The CLARIN ParlaMint project is compiling comparable parliamentary corpora for a number of countries and languages.
ParlaMint corpora are interoperable, i.e. encoded to a very constrained common ParlaMint schema, a specialisation of the Parla-CLARIN recommendations, which are a customisation of the TEI Guidelines. Common scripts should process the common data in any ParlaMint corpus, despite the differing parliamentary systems of the countries, the kind of information included in the corpora, and, of course, language.
The latest version of ParlaMint is 3.0 which contains corpora for 26 countries and autonomous regions and is available from the CLARIN.SI repository (http://hdl.handle.net/11356/1486), also with SoA linguistic annotations (http://hdl.handle.net/11356/1488).
The most comprehensive publications on ParlaMint corpora describes version 2.1:
Tomaž Erjavec, Maciej Ogrodniczuk, Petya Osenova, Nikola Ljubešić, Kiril Simov, Andrej Pančur, Michał Rudolf, Matyáš Kopp, Starkaður Barkarson, Steinþór Steingrímsson, Çağrı Çöltekin, Jesse de Does, Katrien Depuydt, Tommaso Agnoloni, Giulia Venturi, María Calzada Pérez, Luciana D. de Macedo, Costanza Navarretta, Giancarlo Luxardo, Matthew Coole, Paul Rayson, Vaidas Morkevičius, Tomas Krilavičius, Roberts Darǵis, Orsolya Ring, Ruben van Heusden, Maarten Marx & Darja Fišer. The ParlaMint corpora of parliamentary proceedings. Language Resources & Evaluation 57:415–448 (2023). 10.1007/s10579-021-09574-0.
We are now working on the ParlaMint II project, cf. the CLARIN ERIC ParlaMint project description.

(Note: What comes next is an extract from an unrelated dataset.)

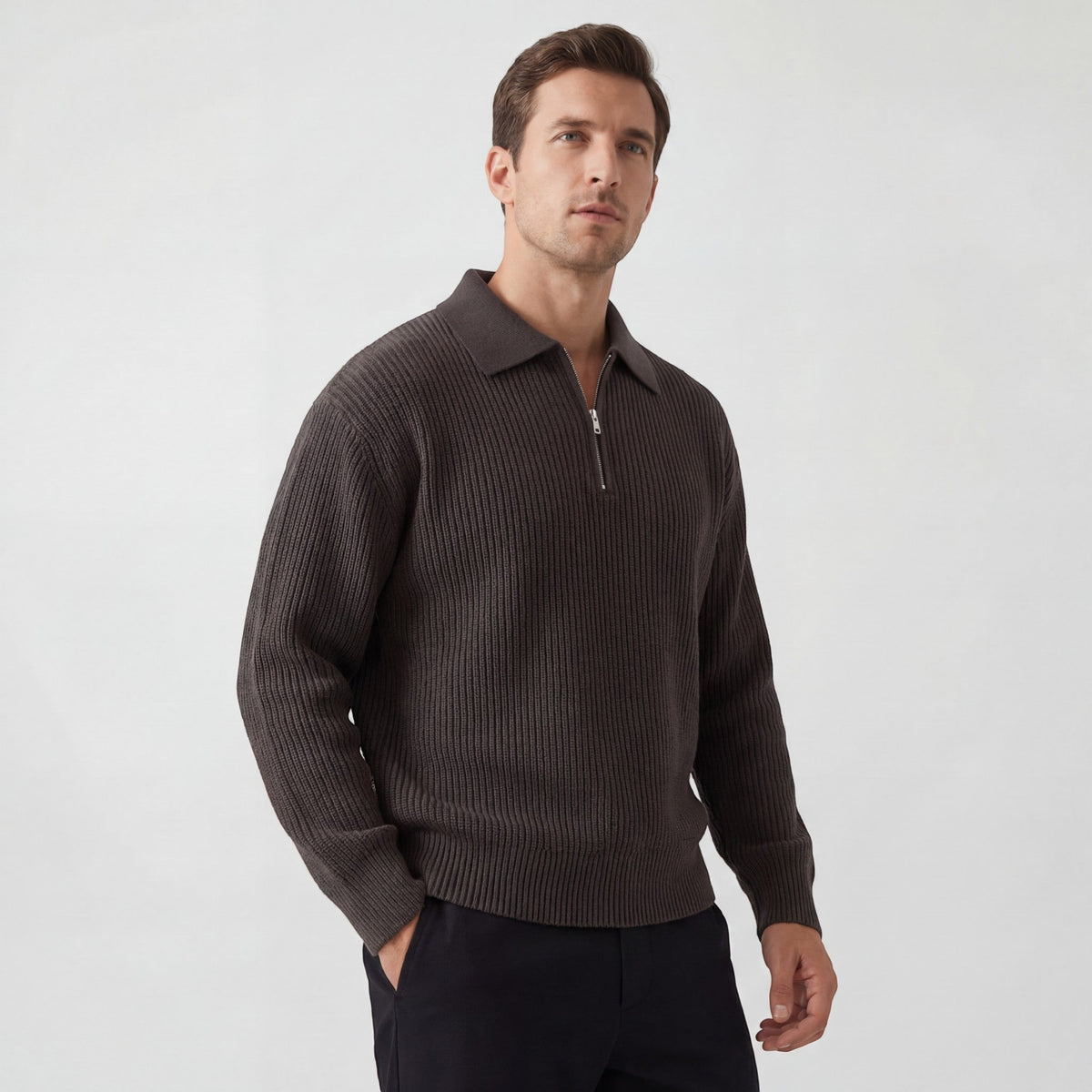 Men's Zip Through Knitted Jumper – Loose Relaxed Fit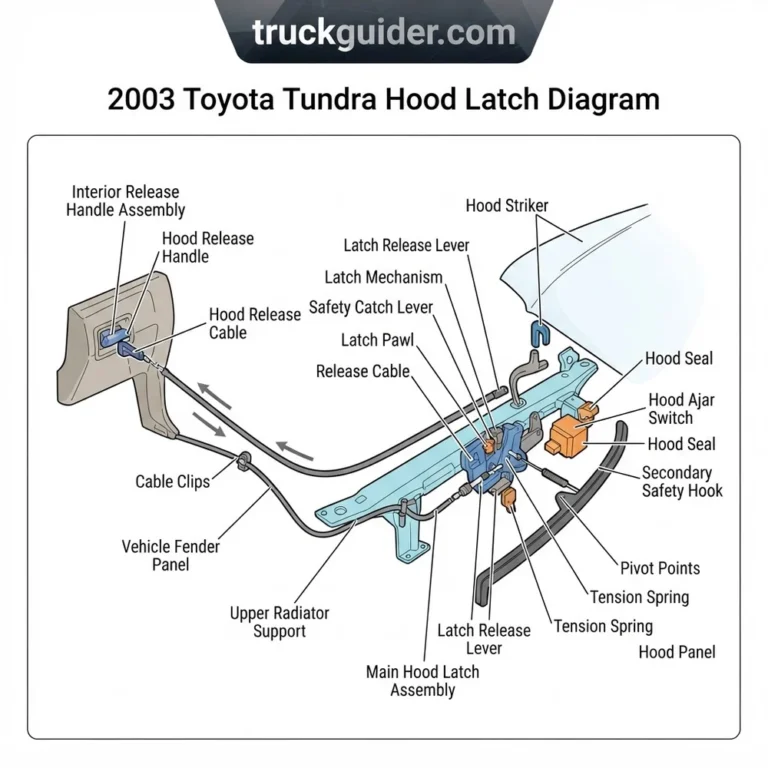 2003 toyota tundra hood latch diagram diagram with labeled components and explanations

This Git repository contains the ParlaMint XML schemas, the scripts used to validate and convert the ParlaMint TEI XML corpora to some useful derived formats, and samples of the ParlaMint corpora. Note that there are several branches for different parts of the development.
- Contributing to ParlaMint repository is described in CONTRIBUTING.md file
- git and GitHub setup
- installing prerequisites
- Running
make help
in repository root folder provides make targets list with description. - The TEI folder contains the TEI ODD, i.e. the Guidelines for encoding ParlaMint corpora, with their HTML available on [ParlaMint project pages] and the formal TEI schema specification. TEI README provides more information.
- The Schema folder contains the RelaxNG schemas for separately validating the four types of files present in the corpora. Schema README provides more information.
- The Scripts folder contains the XSLT scripts and Perl wrappers used to:
- validate the corpora (RNG + XSLT validation for consistency);
- convert the TEI encoded corpora to derived formats;
- add/change common information, currently for V3.0
- compute some statistics
- The Samples folder contains directories for a particular country or autonomous region that should include samples for all variants and formats of the ParlaMint corpora
- The Corpora folder contains directories for a particular country or autonomous region that should include complete corpora for all variants and formats of the ParlaMint corpora, along with the build environemt for a release, and associated data. Note the the complete corpora are too large to store on GitHub, so most data files are gitignored.